Mixed micelles loaded with hesperidin protect against acetaminophen induced acute liver injury by inhibiting the mtDNA-cGAS-STING pathway.

Excessive acetaminophen (APAP) is the main cause of drug-induced acute liver failure, and the pathogenesis has not been elucidated and there is a lack of effective drugs. Hesperidin (Hes), a rich flavanone in citrus peel with excellent biological activities, is a potential agent for treatment liver injury. Due to poor water solubility of Hes, this study prepared mixed micelles using polyvinyl pyrrolidone (PVP K17) and poloxamer 188, and encapsulated Hes (Hes-MMs).

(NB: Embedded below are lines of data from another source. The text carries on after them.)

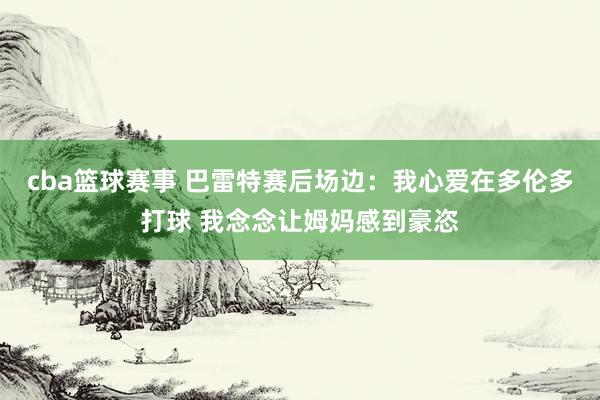 cba篮球赛事 巴雷特赛后场边：我心爱在多伦多打球 我念念让姆妈感到豪恣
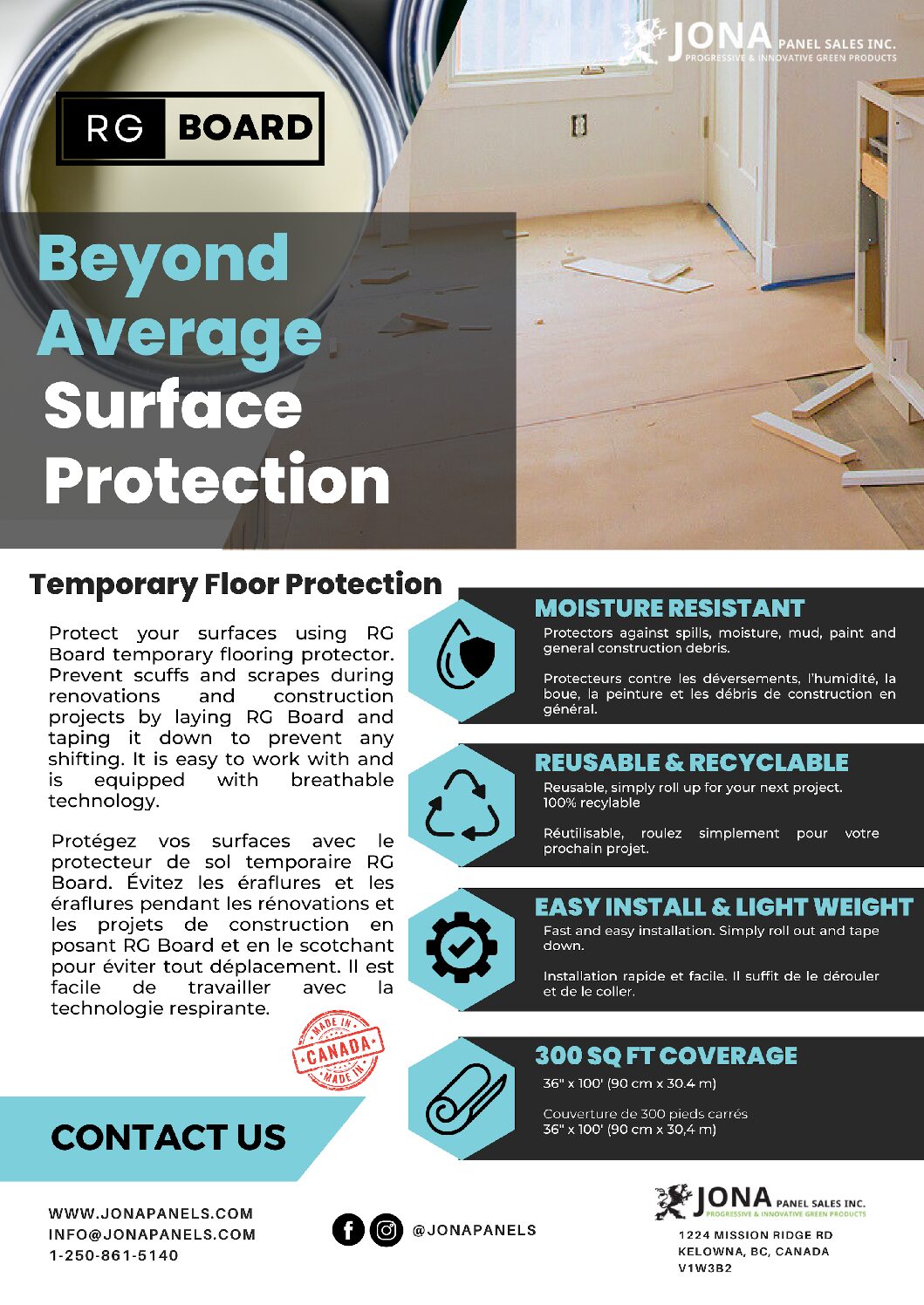 JONA PANEL SALES INC.
PROGRESSIVE & INNOVATIVE GREEN PRODUCTS

RG BOARD

Beyond Average Surface Protection

Temporary Floor Protection

Protect your surfaces using RG Board temporary flooring protector. Prevent scuffs and scrapes during renovations and construction projects by laying RG Board and taping it down to prevent any shifting. It is easy to work with and is equipped with breathable technology.

Protégez vos surfaces avec le protecteur de sol temporaire RG Board. Évitez les éraflures et les éraflures pendant les rénovations et les projets de construction en posant RG Board et en le scotchant pour éviter tout déplacement. Il est facile de travailler avec la technologie respirante.

MADE IN CANADA MADE IN

MOISTURE RESISTANT
Protectors against spills, moisture, mud, paint and general construction debris.

Protecteurs contre les déversements, l'humidité, la boue, la peinture et les débris de construction en général.

REUSABLE & RECYCLABLE
Reusable, simply roll up for your next project. 100% recylable

Réutilisable, roulez simplement pour votre prochain projet.

EASY INSTALL & LIGHT WEIGHT
Fast and easy installation. Simply roll out and tape down.

Installation rapide et facile. Il suffit de le dérouler et de le coller.

300 SQ FT COVERAGE
36" x 100' (90 cm x 30.4 m)

Couverture de 300 pieds carrés
36" x 100' (90 cm x 30,4 m)

CONTACT US

WWW.JONAPANELS.COM
INFO@JONAPANELS.COM
1-250-861-5140

@JONAPANELS

JONA PANEL SALES INC.
PROGRESSIVE & INNOVATIVE GREEN PRODUCTS
1224 MISSION RIDGE RD
KELOWNA, BC, CANADA
V1W3B2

The results showed that Hes-MMs exhibited a uniform spherical shape with a particle size of 66.80 ± 0.83 nm, and Hes-MMs significantly improved the dispersibility, antioxidant activity, and cellular uptake of Hes. In vitro results showed that Hes-MMs protected the proliferation inhibition of HepG2 cells induced by APAP, inhibited the production of reactive oxygen species (ROS) and the damage of mitochondrial membrane potential (MMP) induced by APAP. Furthermore, Hes-MMs exerted liver protective effects by inhibiting APAP induced mtDNA release and activating the cGAS-STING pathway. In vivo results demonstrated that Hes-MMs showed protective and therapeutic effects on APAP induced liver injury, and their mechanisms were related to the mtDNA-cGAS-STING signaling pathway. In summary, our study demonstrated that the mtDNA-cGAS-STING pathway was involved in APAP induced acute liver injury, and Hes-MMs might be a potential therapeutic agent for treating APAP induced acute liver injury.